# Introduction
One of the most significant hurdles in real-world ML projects is the scarcity of high-quality data. Data collection itself is a substantial undertaking, often requiring significant time and resources. Moreover, the collected data rarely arrives in a pristine format ready for immediate model training and model building. Extensive data cleaning and preprocessing are essential steps to address issues like,
- Missing values: Handling missing data points accurately is crucial to prevent biased or inaccurate model predictions.
- Inconsistent formatting: Data can be inconsistent in terms of units, capitalization and other formatting aspects, requiring careful cleaning and standardization.
- Outliers: Extreme values can significantly impact model performance and require appropriate handling (removal, transformation, etc.).
- Data imbalances: Class imbalances, where one class has significantly fewer samples than other, can lead to biased models.
- Noise: Data can be contaminated with noise, which can degrade model performance.

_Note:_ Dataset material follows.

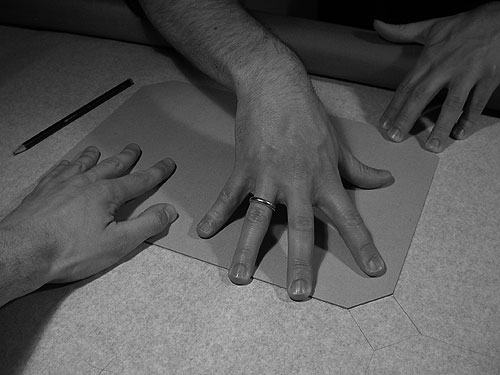 Drei Hände halten eine Schablone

Some of the common sources of data include,
- Flat files: These are simple text-based files like `.csv`, `.txt`, `.dat` and `.xlsx`, often used for storing tabular data.
- DBMS: Relational databases (SQL) and NoSQL databases provide structured and unstructured data storage and retrieval mechanisms.
- Web APIs: APIs allow programmatic access to data from various sources, such as social media platforms, weather services and financial markets.

# Web APIs
### What is a web API?
At its core, a web API is a set of rules that allows different software applications to communicate with each other over the internet. Think of it as a standardized way for different systems to exchange data and functionality.

### Key characteristica
- HTTP-based: Web APIs primarily use the Hypertext Transfer Protocol (HTTP) for communication. This ensures compatibility across various platforms and programming languages.
- Data formats: Common data formats for exchanging information include,
    - JSON (JavaScript Object Notation): A lightweight and human-readable format for representing structured data.
    - XML (eXtensible Markup Language): A more verbose format for describing data using tags.
- Endpoints: Web APIs expose specific URLs (endpoints) that clients can use to interact with the API. These endpoints define the type of request (e.g., `GET`, `POST`, `PUT`, `DELETE`) and the expected data format.

### How web APIs work?
1. Client: A software application (e.g., a mobile app, a web browser or another server) initiates a request to a specific endpoint on the server hosting the API.
2. Server: The server receives the request, processes it and retrieves or manipulates the requested data.
3. Response: The server sends a response back to the client, typically containing the requested data in the specified format.

### Common use cases
- Social media integration: Sharing content on platforms like Facebook, Twitter or Instagram.
- Mapping services: Displaying maps, finding directions and locating points of interest using APIs like Google Maps.
- E-commerce: Processing payments, managing inventory and tracking orders.
- Weather information: Retrieving real-time weather data from services like AccuWeather or OpenWeatherMap.
- Payment gateways: Facilitating onlune transactions through services like PayPal or Stripe.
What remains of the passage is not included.